The phase differences which remain as fringes in the differential interferogram are a result of range changes of any displaced point on the ground from one interferogram to the next. In the differential interferogram, each fringe is directly related to the radar wavelength (5.6cm for ERS and RADARSAT), i.e. one phase cycle.

Any surface displacement away from the satellite causes an increase in the path (and therefore phase) difference. Owing to the two-way journey of the signal from and back to the satellite, the increase in distance measured is twice the displacement in units of wavelength. In the differential interferogram a fringe cycle of phase differences (0-360 degrees or one wavelength) actually corresponds to a displacement relative to the satellite of only half the wavelength, i.e. 2.8cm.


Georeferencing

Georeferencing is the process of assigning pixels within an image (raster), with ground co-ordinates, e.g. latitude and longitude.
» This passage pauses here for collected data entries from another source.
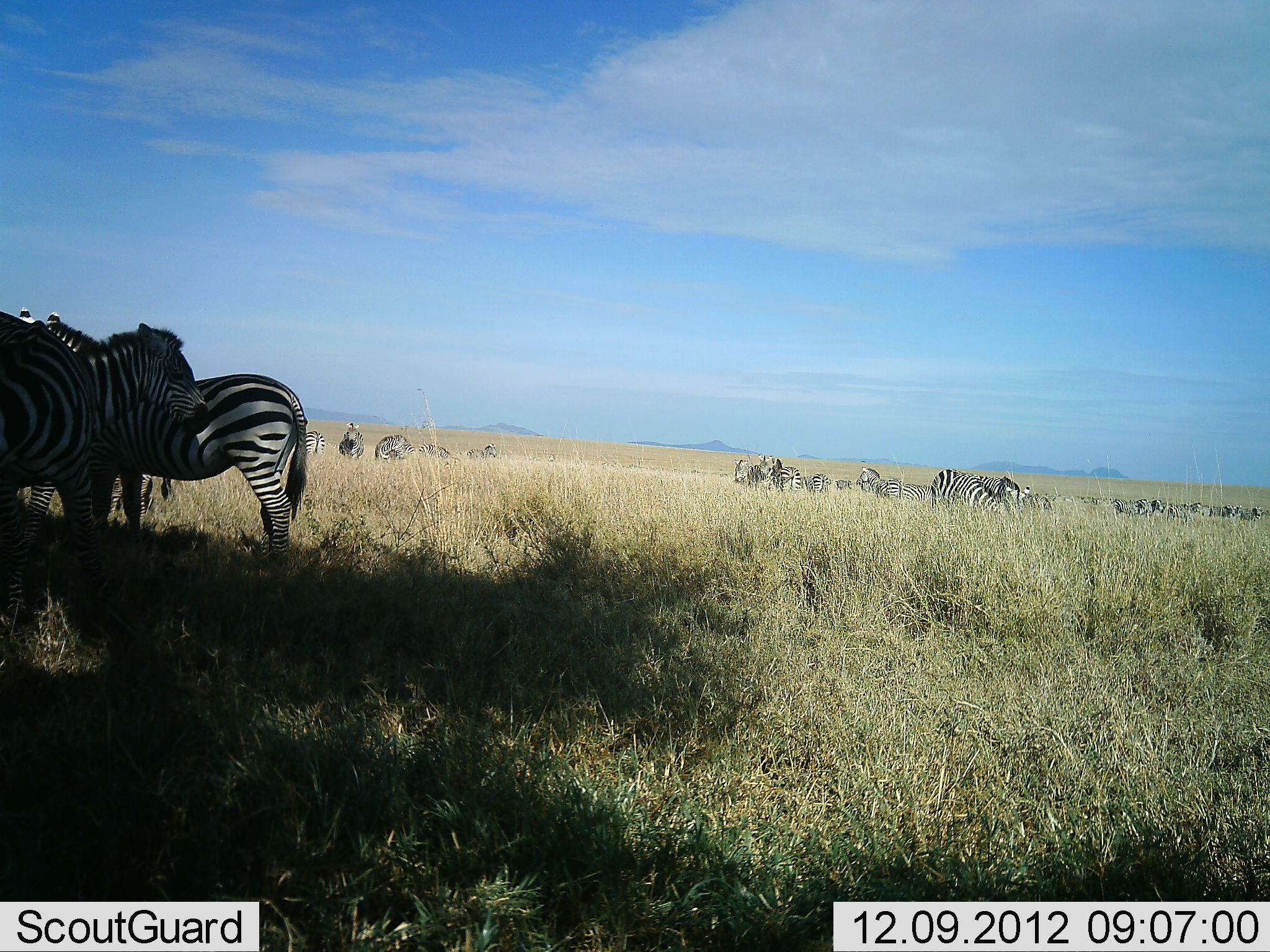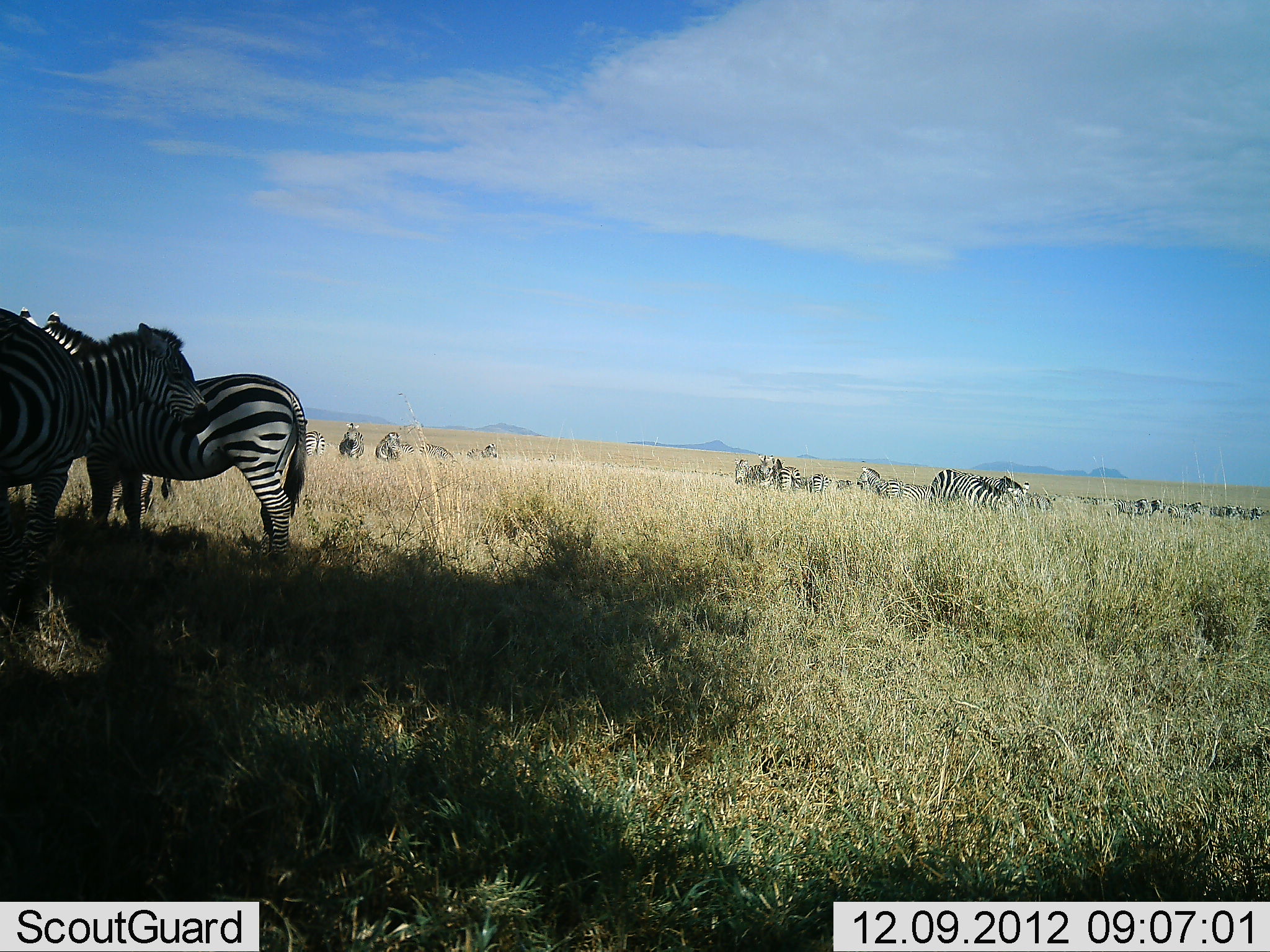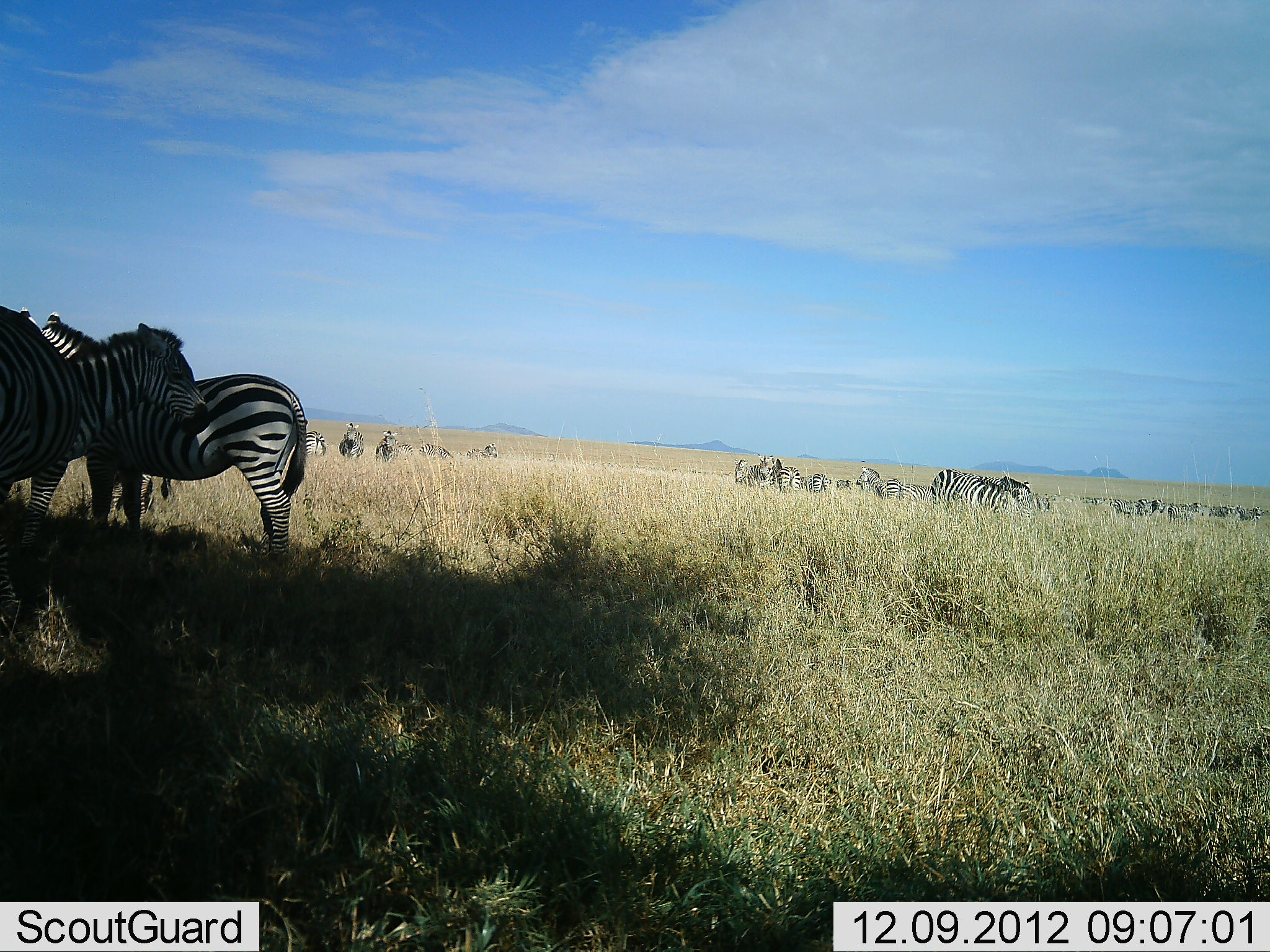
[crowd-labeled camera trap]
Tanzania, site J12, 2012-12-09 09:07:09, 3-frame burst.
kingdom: Animalia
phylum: Chordata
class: Mammalia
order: Perissodactyla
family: Equidae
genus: Equus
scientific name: Equus quagga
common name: plains zebra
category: zebra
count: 11-50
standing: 90%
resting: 10%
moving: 10%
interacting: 10%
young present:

A georeferenced image may then be transformed to match a particular map projection system where each pixel represents a specific location and distance on the ground. Before georeferencing, SAR images consist of arrays of pixels fixed into a geometry corresponding to the acquisition parameters of the satellite - the image is said to be in slant range. The act of georeferencing and transforming into a map projection puts the image into ground range. The process of georeferencing is also known as geocoding.